To see if this brief increase in white blood cells might be effective in treating infection, the researchers gave A485 to mice that had received chemotherapy — and, therefore, had damaged bone marrow — and had also been infected by the bacteria listeria.

Even with damaged bone marrow, mice that received A485 survived at higher rates than those that did not, as they were able to clear the bacteria more effectively. This finding is especially important in the context of cancer treatment, said the researchers.

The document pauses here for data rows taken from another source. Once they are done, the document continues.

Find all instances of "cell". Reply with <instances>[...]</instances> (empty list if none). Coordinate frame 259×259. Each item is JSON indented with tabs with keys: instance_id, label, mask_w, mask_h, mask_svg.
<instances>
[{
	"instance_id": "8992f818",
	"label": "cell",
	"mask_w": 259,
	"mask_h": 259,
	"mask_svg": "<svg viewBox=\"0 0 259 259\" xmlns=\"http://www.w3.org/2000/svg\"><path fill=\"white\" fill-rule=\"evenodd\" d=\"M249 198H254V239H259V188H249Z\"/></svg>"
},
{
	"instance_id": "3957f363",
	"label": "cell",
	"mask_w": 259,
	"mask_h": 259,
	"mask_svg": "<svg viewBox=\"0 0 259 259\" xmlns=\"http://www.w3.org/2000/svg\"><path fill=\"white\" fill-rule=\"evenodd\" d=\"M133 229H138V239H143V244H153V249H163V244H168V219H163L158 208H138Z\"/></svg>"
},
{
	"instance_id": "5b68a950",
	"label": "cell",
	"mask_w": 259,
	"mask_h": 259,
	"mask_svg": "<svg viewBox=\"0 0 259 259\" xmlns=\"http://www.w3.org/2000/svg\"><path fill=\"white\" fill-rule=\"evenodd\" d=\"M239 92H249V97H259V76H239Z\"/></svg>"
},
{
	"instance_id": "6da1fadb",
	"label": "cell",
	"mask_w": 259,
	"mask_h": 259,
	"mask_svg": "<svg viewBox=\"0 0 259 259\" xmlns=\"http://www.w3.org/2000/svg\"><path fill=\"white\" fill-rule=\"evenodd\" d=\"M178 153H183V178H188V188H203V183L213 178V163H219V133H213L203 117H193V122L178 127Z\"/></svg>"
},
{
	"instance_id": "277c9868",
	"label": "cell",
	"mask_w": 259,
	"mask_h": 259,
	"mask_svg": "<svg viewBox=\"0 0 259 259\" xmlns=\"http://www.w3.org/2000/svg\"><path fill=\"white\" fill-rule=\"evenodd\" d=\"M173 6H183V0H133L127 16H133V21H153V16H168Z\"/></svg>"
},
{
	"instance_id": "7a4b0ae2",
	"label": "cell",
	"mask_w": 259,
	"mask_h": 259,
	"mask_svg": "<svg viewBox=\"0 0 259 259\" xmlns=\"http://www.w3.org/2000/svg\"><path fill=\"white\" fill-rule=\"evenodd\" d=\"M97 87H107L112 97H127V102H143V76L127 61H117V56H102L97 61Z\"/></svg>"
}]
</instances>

“When patients develop low white blood cell counts after chemotherapy, a condition called neutropenic fever, antibiotics are the only approved therapy,” said Jaschke. “A485 could be another option.”

Going forward, Jaschke noted, studies should test A485 against other infections, as listeria is not the most common pathogen patients tend to encounter when immunocompromised. Additionally, more research needs to be done to better understand how A485 has the effect that it does. But the current study offers some clues.

Jaschke and his colleagues found that A485 works, in part, through endogenous G-CSF, which is a protein that stimulates the bone marrow to make more blood cells. They also found that combining G-CSF and A485 produced an additive effect on white blood cell mobilization that could be beneficial as a treatment.

Further, the study revealed that A485 activates what’s known as the body’s “stress axis,” engaging a hormone that, until now, was believed to only regulate levels of another hormone, cortisol.

“But we found that this hormone can regulate neutrophils, which opens up a whole new field of questions,” said Jaschke. “Along with A485 working through G-CSF, these findings mean there are pathways that mediate bone marrow mobilization that we don’t even know about yet.”